Natural language processing (NLP) includes similarity analysis of words, phrases, or texts in the context of lexical analysis and
semantic analysis. Because Bangla is a language with few resources, this process is more difficult for this language. Different
types of methods are used to extract the similarity based on meaning. Compared to lexical similarity analysis, semantic similarity
analysis is more difficult. We primarily addressed the theoretical aspect of the semantic similarity analysis in this study. A small
number of approaches are investigated and found to be effective in identifying the similarities in the context of Bangla NLP study.

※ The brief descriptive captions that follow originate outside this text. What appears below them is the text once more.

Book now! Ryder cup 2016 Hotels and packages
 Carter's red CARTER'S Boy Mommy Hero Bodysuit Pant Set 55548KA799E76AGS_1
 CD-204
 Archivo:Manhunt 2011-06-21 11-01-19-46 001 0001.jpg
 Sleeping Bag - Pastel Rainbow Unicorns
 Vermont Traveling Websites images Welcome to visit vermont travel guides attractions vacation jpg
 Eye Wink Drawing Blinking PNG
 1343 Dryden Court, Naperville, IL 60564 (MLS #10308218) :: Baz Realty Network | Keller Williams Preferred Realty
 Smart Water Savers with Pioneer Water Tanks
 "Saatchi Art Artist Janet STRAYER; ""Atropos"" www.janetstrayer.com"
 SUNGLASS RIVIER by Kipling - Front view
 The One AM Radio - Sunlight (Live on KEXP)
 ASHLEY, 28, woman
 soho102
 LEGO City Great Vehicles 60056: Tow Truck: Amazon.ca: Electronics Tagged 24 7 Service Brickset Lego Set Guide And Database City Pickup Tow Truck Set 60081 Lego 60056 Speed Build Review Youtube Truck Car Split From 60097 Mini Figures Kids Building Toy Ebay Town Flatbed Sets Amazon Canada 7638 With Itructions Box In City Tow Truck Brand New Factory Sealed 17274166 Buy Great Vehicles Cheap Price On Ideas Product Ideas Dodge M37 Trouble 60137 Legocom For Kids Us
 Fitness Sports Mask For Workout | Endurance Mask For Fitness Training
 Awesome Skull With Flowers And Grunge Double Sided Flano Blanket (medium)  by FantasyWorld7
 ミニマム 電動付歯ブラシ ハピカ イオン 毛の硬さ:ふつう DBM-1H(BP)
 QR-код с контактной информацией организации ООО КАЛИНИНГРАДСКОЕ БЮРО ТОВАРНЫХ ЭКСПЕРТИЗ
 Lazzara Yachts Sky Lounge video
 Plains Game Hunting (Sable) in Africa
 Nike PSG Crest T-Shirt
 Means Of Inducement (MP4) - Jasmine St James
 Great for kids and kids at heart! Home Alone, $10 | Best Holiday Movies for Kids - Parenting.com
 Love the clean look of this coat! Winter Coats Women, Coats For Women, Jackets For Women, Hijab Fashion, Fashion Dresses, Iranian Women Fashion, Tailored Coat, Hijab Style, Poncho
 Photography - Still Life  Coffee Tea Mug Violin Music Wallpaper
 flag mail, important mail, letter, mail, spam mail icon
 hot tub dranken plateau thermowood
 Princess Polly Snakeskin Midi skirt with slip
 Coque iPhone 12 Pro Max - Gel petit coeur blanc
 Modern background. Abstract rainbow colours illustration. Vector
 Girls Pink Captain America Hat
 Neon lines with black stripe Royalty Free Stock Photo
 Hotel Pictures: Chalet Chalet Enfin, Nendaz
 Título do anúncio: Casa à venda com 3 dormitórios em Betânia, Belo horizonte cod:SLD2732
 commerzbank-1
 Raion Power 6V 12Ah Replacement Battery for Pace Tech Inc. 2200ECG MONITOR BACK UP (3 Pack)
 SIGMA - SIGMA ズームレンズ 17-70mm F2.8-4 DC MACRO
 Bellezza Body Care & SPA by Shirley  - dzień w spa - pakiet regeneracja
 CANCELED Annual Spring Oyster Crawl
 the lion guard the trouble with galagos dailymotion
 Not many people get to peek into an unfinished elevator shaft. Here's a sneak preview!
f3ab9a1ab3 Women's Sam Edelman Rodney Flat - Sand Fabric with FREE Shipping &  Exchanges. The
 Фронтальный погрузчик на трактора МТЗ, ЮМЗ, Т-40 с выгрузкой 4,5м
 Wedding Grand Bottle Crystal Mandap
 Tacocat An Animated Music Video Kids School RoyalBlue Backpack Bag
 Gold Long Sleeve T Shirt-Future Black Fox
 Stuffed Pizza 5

The corpus in Bangla WordNet is not generally available to work with. Bangla similarity is a concern based on research
conducted thus far with WordNet, LDA, LSA, Word2Vec, Doc2Vec, and WMD. We have reviewed all these techniques and
prepared a comparative study among them in this paper.
Keywords :
AI, WordNet, Jaccard Similarity; Semantic Textual Similarity; Statistical Similarity; Cosine Similarity; N-gram; Natural Language Processing; Character-based Similarity; Term-based Similarity.